# [ACTIVITY]
Work out how many lines in the entries below contain the string "California". Reply with that figure alone.

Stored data

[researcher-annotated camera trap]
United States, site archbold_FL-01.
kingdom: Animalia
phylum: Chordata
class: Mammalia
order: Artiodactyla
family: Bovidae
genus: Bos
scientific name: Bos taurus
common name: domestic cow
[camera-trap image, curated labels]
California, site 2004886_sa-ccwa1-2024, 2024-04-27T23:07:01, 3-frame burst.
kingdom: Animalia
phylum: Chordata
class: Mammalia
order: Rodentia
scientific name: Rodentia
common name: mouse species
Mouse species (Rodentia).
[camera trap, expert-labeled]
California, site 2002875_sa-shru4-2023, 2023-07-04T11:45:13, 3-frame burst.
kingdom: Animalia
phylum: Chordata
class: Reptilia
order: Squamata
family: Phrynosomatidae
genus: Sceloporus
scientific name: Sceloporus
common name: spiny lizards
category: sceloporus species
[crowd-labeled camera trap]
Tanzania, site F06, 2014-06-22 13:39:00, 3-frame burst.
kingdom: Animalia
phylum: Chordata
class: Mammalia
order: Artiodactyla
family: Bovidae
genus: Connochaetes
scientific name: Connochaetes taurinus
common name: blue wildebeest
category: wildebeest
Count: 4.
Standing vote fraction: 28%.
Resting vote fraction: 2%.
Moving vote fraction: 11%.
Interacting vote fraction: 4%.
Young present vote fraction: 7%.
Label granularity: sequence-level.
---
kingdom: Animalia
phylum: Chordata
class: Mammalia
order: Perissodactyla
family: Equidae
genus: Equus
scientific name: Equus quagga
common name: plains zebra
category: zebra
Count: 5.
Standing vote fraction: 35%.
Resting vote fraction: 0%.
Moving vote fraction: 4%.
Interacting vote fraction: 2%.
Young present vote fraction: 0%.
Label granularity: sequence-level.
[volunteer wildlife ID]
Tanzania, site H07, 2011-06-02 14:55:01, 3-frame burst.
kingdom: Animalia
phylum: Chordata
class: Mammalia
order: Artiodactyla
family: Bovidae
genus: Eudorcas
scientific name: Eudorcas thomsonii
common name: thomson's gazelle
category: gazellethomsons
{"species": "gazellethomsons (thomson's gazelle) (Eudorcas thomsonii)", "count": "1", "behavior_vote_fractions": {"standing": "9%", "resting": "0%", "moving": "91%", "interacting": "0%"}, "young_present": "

# [ANSWER SECTION]
2